ENTRIES SHOWN:

[START]

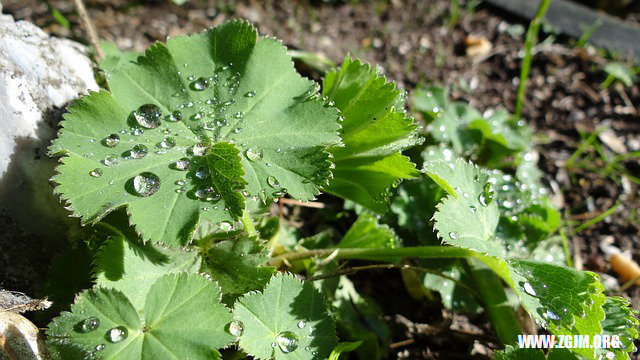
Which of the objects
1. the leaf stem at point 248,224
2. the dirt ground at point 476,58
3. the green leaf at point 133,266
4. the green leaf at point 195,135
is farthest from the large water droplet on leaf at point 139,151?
the dirt ground at point 476,58

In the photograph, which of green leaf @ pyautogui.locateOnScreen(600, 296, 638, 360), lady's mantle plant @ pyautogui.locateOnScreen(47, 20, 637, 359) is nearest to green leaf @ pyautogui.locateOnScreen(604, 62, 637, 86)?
lady's mantle plant @ pyautogui.locateOnScreen(47, 20, 637, 359)

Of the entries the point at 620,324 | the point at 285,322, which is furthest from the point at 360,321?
the point at 620,324

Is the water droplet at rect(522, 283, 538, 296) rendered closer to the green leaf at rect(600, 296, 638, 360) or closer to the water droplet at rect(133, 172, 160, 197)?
the green leaf at rect(600, 296, 638, 360)

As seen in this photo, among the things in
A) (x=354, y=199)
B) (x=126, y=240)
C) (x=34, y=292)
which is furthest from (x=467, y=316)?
(x=34, y=292)

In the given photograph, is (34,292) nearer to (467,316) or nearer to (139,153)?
(139,153)

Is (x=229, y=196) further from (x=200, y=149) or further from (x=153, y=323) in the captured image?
(x=153, y=323)
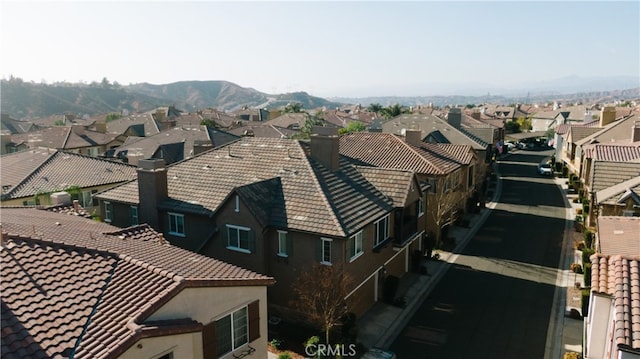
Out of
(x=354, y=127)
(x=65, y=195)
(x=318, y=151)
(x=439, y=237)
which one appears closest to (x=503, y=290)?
(x=439, y=237)

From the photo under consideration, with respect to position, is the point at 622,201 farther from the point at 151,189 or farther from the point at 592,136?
the point at 151,189

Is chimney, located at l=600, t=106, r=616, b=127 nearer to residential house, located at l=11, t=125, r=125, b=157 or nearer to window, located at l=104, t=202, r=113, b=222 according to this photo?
window, located at l=104, t=202, r=113, b=222

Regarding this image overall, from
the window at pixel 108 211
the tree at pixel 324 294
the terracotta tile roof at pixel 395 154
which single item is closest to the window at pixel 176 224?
the window at pixel 108 211

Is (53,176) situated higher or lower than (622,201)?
higher

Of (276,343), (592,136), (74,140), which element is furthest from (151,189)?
(592,136)

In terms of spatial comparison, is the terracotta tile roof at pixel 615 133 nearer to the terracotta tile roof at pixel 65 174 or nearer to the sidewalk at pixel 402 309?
the sidewalk at pixel 402 309

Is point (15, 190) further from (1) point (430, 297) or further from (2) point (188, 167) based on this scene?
(1) point (430, 297)

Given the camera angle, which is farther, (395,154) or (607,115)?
(607,115)
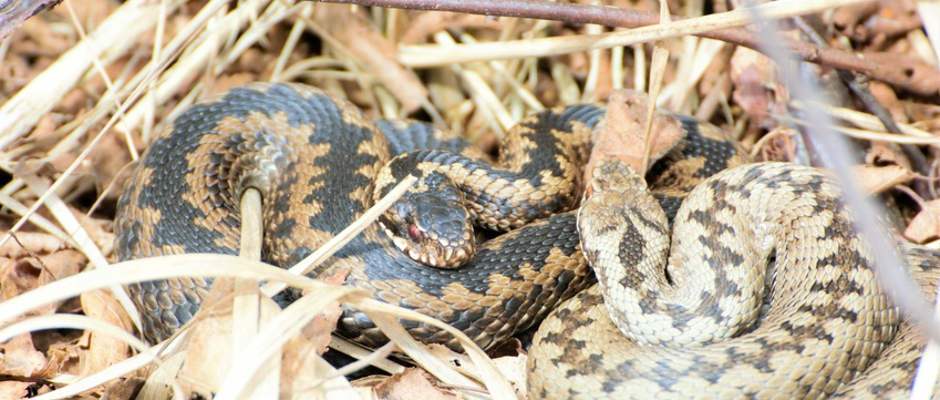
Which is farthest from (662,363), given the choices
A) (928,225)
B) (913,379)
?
(928,225)

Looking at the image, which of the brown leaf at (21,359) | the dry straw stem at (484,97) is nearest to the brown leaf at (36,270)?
the brown leaf at (21,359)

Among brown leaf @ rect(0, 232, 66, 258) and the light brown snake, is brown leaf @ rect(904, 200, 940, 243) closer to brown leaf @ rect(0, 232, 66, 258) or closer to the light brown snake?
the light brown snake

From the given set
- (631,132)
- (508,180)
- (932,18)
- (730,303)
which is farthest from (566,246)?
(932,18)

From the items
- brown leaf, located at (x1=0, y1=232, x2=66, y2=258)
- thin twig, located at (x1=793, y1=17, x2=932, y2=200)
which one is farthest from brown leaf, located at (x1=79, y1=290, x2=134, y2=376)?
thin twig, located at (x1=793, y1=17, x2=932, y2=200)

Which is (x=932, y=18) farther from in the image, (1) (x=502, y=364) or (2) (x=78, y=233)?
(2) (x=78, y=233)

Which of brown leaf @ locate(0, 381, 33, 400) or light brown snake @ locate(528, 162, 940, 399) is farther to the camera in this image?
brown leaf @ locate(0, 381, 33, 400)

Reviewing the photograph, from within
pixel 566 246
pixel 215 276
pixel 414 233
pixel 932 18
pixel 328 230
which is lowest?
pixel 215 276

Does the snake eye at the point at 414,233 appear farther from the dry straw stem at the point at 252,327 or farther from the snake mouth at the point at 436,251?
the dry straw stem at the point at 252,327
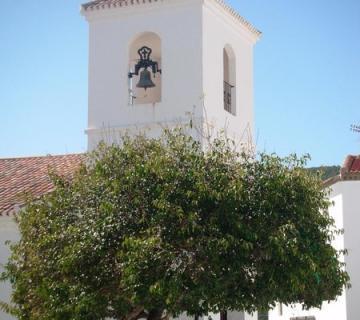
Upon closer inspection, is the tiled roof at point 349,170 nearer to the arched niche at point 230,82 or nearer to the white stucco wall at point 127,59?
the arched niche at point 230,82

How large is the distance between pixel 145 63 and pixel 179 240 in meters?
7.60

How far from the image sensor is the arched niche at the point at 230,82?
1825 cm

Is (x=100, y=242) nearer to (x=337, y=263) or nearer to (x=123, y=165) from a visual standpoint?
(x=123, y=165)

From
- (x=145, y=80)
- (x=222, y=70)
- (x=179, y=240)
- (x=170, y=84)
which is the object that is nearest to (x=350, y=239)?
(x=222, y=70)

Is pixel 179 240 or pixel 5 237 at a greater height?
pixel 5 237

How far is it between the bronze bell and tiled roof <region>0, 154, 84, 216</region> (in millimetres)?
2084

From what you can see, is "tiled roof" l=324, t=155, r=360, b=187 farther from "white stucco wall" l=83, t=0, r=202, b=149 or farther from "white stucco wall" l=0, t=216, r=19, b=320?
"white stucco wall" l=0, t=216, r=19, b=320

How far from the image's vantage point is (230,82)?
18406 millimetres

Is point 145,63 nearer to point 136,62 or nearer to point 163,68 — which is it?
point 163,68

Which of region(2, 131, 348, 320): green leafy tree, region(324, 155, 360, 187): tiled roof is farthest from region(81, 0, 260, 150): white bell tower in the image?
region(2, 131, 348, 320): green leafy tree

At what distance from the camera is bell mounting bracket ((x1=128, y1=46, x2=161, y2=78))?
17.3 metres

[END]

WHAT YOU SHOULD DO: Format the part of the listing that opens with the line containing "How far from the image sensor" and closes with the line containing "18406 millimetres" as a Markdown table, including both of those lines and leaving out blank lines. Use two columns, Row and Line: Row numbers each line in order, and Line holds its text.

TASK OUTPUT:
| Row | Line |
|---|---|
| 1 | How far from the image sensor is the arched niche at the point at 230,82? |
| 2 | 1825 cm |
| 3 | Is (x=100, y=242) nearer to (x=337, y=263) or nearer to (x=123, y=165) from a visual standpoint? |
| 4 | (x=123, y=165) |
| 5 | From |
| 6 | - (x=145, y=80) |
| 7 | - (x=222, y=70) |
| 8 | - (x=179, y=240) |
| 9 | - (x=170, y=84) |
| 10 | which is the object that is nearest to (x=350, y=239)? |
| 11 | (x=222, y=70) |
| 12 | Is pixel 179 240 or pixel 5 237 at a greater height? |
| 13 | pixel 5 237 |
| 14 | How far is it between the bronze bell and tiled roof <region>0, 154, 84, 216</region> (in millimetres)? |
| 15 | 2084 |
| 16 | From what you can see, is "tiled roof" l=324, t=155, r=360, b=187 farther from "white stucco wall" l=83, t=0, r=202, b=149 or farther from "white stucco wall" l=0, t=216, r=19, b=320? |
| 17 | "white stucco wall" l=0, t=216, r=19, b=320 |
| 18 | How far from the image's vantage point is (230,82)? |
| 19 | 18406 millimetres |